LaunchDarkly Enterprise plans include the governance and scale features most relevant to SSO/SCIM:

  • Core Enterprise: Best for organizations needing SAML SSO and SCIM to standardize access across multiple teams and products while keeping identity centralized in their IdP.
  • Advanced Enterprise / Enterprise with enhanced governance: Best for organizations needing SSO + SCIM plus granular API access controls, advanced audit logs, custom roles, and complex multi‑team structures.

For exact pricing, supported IdPs, and which SSO/SCIM features are included in each plan, talk directly with LaunchDarkly or your account team.

Frequently Asked Questions

Do I need both SAML SSO and SCIM provisioning, or is SSO alone enough?

Short Answer: SSO alone centralizes login, but SCIM is what actually scales user and team management.

Details:
SAML SSO ensures everyone authenticates through your IdP, which is essential for MFA, conditional access, and single sign‑out. However, without SCIM:

  • You still need to manually add, update, or deactivate LaunchDarkly members.
  • Team membership and permissions can drift over time.
  • Offboarding depends on a human remembering to remove access.

Adding SCIM means your IdP becomes the definitive source of truth. When HR or IT updates a user in the IdP, LaunchDarkly reflects it automatically—greatly reducing risk and operational overhead. For large or regulated organizations, I strongly recommend enabling both.

Can I bulk add members if I can’t use SCIM yet?

Short Answer: Yes. If you can’t use SCIM, you can still bulk add members directly in LaunchDarkly and manage access manually.

Details:
Some organizations can’t immediately integrate SCIM (for example, IdP limitations, phased rollout, or internal security reviews). In those cases:

  • You can bulk add members directly in LaunchDarkly.
  • Use teams, roles, and naming conventions to keep access structured.
  • Later, when SCIM is approved, you can connect your IdP and progressively move groups onto automated provisioning.
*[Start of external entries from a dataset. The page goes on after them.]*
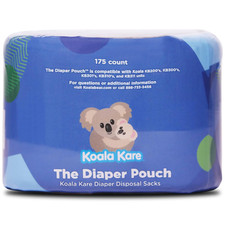 the Diaper Pouch - Diaper Disposal Sacks for Koala Baby Changing Stations, 175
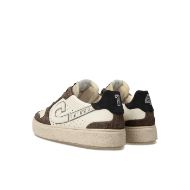 Picture of CRUYFF MEN'S SLICE IN CREAM/DK.BROWN 5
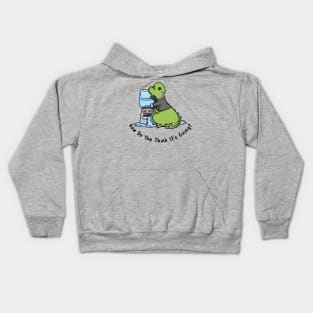 How Do You Think It's Going? Kids Hoodie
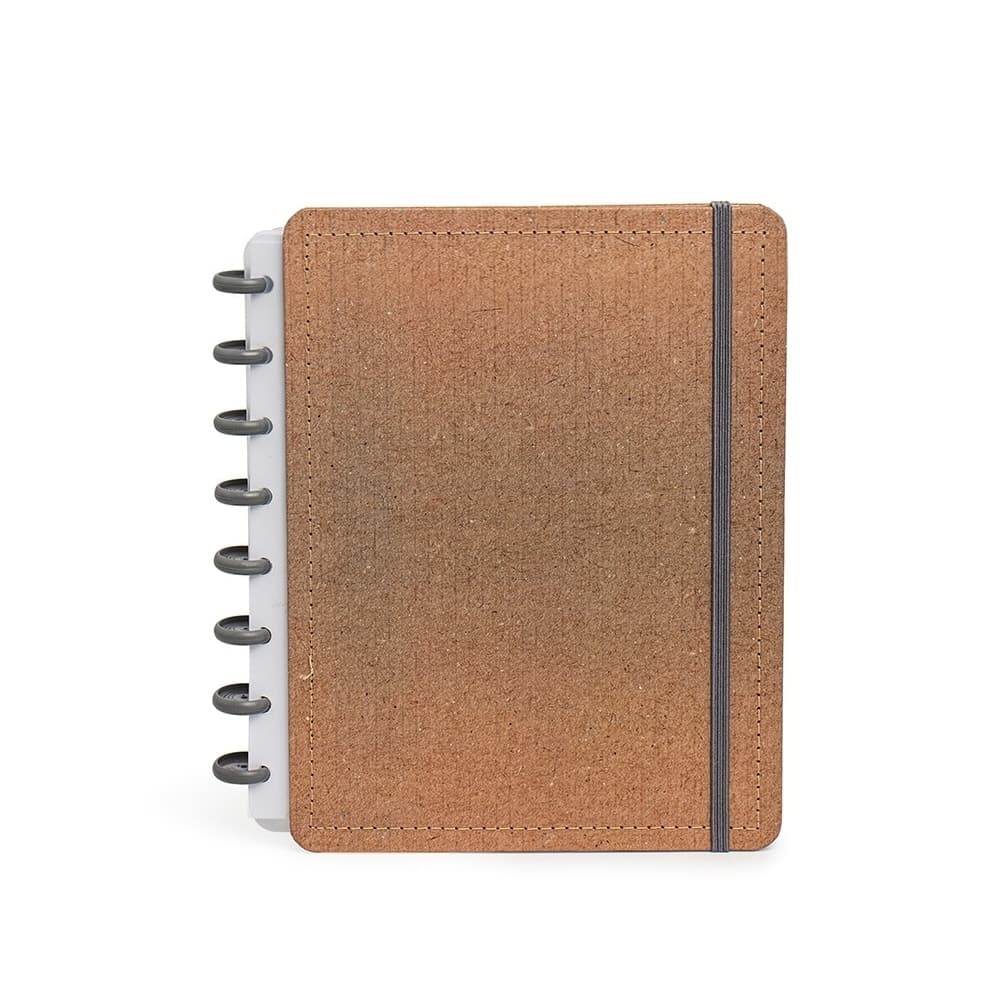 CADERNO DISCO KRAFT - imagem 1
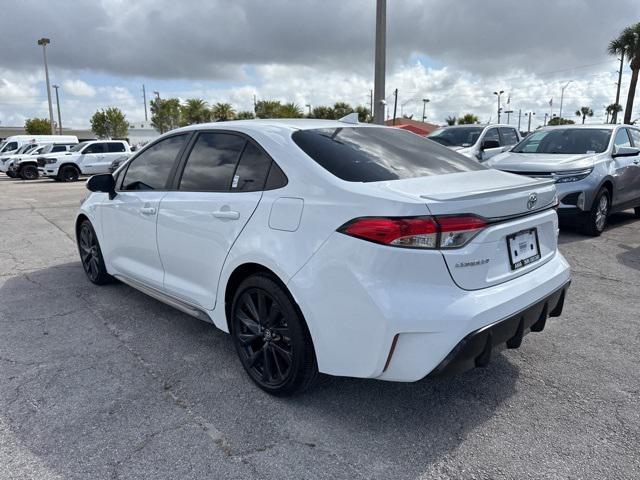 used 2024 Toyota Corolla car, priced at $24,888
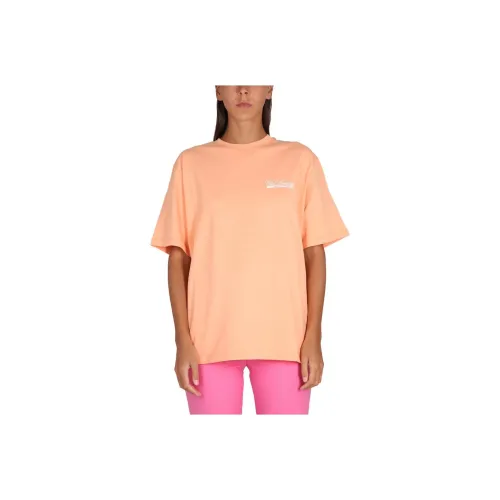 MSGM Апельсиновые Женские Рубашки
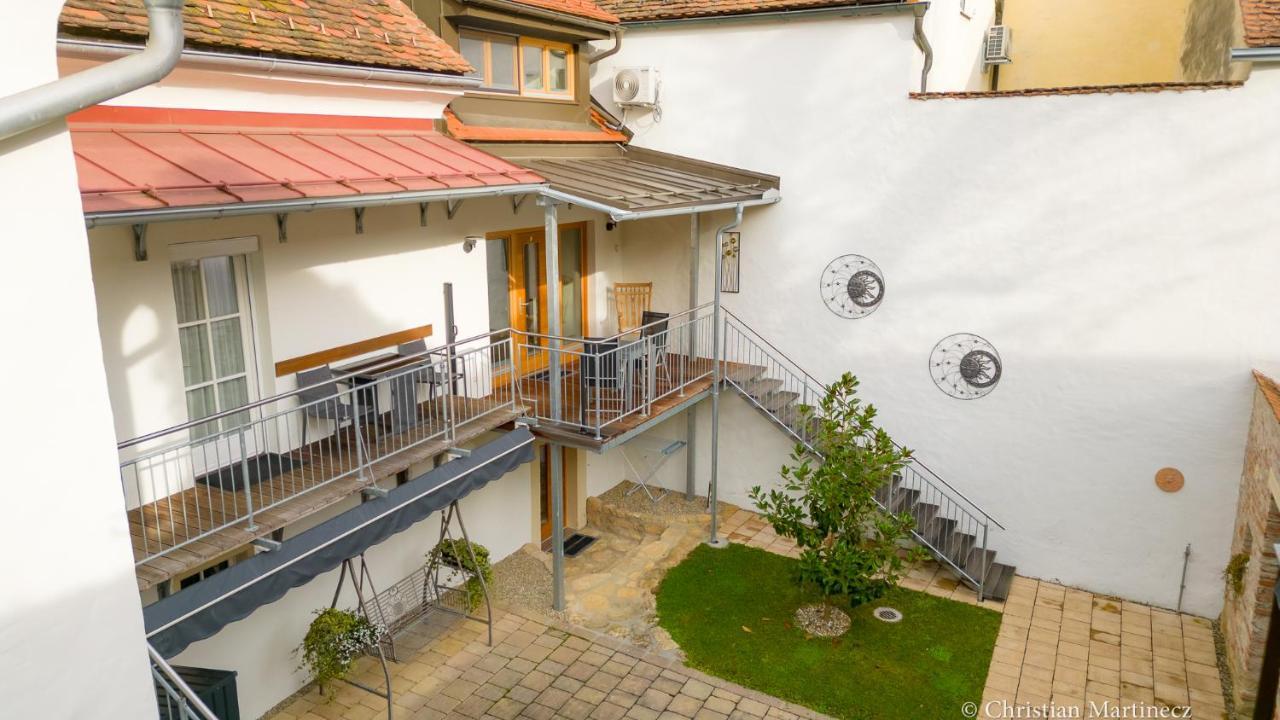 Апартаменты Buergerhaus Martinecz Бад-Радкерсбург Экстерьер фото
This phased approach lets you benefit from SSO now and adopt SCIM when your identity governance process is ready.

Summary

Setting up SAML SSO and SCIM provisioning in LaunchDarkly Enterprise aligns your runtime release control with your identity and security posture. SAML centralizes authentication so every LaunchDarkly login flows through your IdP. SCIM keeps membership and (for Okta) teams in sync automatically—creating, updating, and deactivating users as their status changes. When combined with LaunchDarkly’s teams, roles, policies, and audit logs, you get a system where access is predictable, auditable, and easy to manage, even as you scale to many projects and environments.